Leaving it entirely in your hands to act about it as you may think best, and either to promote the performance or to let it alone, I remain, with best thanks and high esteem,

Yours very truly,

F. Liszt

October 30th, 1859

My composition to Halm's festival play has been sent through H. von Dingelstedt to Herr Thome, and will probably be performed on the 9th or 10th November. [The festival play was given in Prague under the theater conductor Thome. The music to it was never published. The Weimar archives probably possess the score.] Write and tell me how the matter is settled.

223. To Ingeborg Stark

[A pupil of Liszt's, who afterwards married Liszt's pupil Hans von Bronsart, now General Manager of the Weimar Court theater: she was also known as a composer.]

It is very charming and graceful of you, dear Mademoiselle Inga, to remember the 22nd October so kindly, and I should have thanked you sooner for your letter, which gave me sincere pleasure, had I not been kept to my bed for nearly a week in consequence of much emotion and fatigue.

Through our friend Bronsart I have had some preliminary good tidings of you; you have fulfilled your role of charmer in the best possible manner, and Bronsart is full of raptures about you.
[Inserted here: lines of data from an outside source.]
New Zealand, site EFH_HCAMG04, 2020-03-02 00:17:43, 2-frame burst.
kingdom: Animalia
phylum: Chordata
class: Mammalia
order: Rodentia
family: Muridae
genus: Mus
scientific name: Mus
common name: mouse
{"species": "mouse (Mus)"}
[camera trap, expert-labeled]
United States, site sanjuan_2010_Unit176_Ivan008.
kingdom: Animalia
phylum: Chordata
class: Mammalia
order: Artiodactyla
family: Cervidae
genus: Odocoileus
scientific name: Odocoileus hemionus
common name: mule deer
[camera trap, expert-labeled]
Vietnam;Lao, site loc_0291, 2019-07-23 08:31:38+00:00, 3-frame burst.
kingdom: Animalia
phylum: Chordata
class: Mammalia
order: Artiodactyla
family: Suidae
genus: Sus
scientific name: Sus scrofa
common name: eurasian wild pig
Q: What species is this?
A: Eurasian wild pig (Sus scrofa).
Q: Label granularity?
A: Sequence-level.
But all this is ancient history for you, something like a chapter of Rollin on the history of the Medes,—after whom come the Persians, the Greeks, and the Romans…

For the present it is the turn of Russia, which you are in the way of conquering, and I see from here the enchantment of your admirers of St. Petersburg, who are all ears and all eyes around the piano where you are enthroned.